If your house is located on a street which includes the word ‘Royal’, then you might be in luck if you decide to sell your property.

Homes have an average house price which is 24% higher than the typical property value if they are situated in a street with ‘Royal’ in its name, according to analysis.

To celebrate King Charles’ Coronation, estate agent Savills used Land Registry data to reveal how homes situated in streets with names bearing a royal theme compare with the average house price of £332,000 across England and Wales.

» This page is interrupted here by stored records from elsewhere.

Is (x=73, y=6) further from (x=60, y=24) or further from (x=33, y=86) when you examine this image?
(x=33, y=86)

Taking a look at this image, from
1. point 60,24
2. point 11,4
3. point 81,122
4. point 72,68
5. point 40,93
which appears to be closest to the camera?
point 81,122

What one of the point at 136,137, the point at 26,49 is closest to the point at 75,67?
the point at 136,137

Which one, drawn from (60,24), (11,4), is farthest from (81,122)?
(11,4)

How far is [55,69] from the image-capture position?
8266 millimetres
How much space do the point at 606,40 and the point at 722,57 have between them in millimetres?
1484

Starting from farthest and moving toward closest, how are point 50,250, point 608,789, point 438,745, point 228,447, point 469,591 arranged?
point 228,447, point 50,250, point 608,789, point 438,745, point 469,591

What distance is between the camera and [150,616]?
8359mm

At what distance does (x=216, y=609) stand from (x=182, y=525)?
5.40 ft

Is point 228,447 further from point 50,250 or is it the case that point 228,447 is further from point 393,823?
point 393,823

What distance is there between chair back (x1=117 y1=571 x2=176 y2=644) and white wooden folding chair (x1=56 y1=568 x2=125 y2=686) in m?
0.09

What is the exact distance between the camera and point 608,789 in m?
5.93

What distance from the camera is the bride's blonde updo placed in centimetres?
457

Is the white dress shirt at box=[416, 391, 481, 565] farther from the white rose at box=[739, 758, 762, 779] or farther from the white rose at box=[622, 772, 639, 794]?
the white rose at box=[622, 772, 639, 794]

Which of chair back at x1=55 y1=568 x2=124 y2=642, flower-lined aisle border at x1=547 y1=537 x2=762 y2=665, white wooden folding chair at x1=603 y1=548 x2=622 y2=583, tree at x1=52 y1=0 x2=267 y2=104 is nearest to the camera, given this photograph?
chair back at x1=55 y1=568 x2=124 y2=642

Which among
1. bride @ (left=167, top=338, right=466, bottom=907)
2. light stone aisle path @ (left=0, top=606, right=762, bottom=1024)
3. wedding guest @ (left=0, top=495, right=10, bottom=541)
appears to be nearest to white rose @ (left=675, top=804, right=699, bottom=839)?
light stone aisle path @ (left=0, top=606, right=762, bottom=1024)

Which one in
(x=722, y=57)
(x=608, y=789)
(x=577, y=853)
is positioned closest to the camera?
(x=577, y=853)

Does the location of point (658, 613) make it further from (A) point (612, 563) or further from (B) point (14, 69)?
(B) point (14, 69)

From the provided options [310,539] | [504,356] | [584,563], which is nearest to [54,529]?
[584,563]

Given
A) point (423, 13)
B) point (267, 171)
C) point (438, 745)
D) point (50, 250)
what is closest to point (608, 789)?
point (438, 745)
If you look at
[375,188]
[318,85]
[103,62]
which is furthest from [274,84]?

Their analysis of house sales found that those which have the word ‘Royal’ in their street moniker have a particularly high selling price, of £412,445.

Other royal-sounding street names also benefit from a higher sale price, with ‘King’ streets reaching £22,000 above average at £354,922 for England and Wales.

However, ‘Crown’ and ‘Windsor’ streets didn’t fare so well, with average sale prices coming in at £330,662 and £295,531 respectively, according to Savills data.

Savills looked at average selling prices between 2000 and 2022 to make the findings, and streets with fewer than ten sales over the past two decades were excluded from the study.

Frances McDonald, Director of Residential Research at Savills, said: “The priciest streets with royal connections are primarily located in London and the Southeast, which is home to several royal residences.”

“The pandemic-fuelled ‘mini housing market boom’ has only just put prices back to where they were in the third quarter of 2007 on an inflation-adjusted basis.

“Now, with inflation reducing household disposable income and interest rates on the rise, we expect the Carolean era to get off to a slower start.

“On the assumption that interest rates gradually ease back from the middle of 2024, Savills is forecasting that values will begin to recover and that the average UK house price will rise by a net figure of 6% in nominal terms over the next five years, with a reversion to longer-term annual house price growth trends thereafter.”

In comparison, the average house price when the late Queen Elizabeth came to the throne in 1952, was just under £2,000, or around £56,000 in today’s money.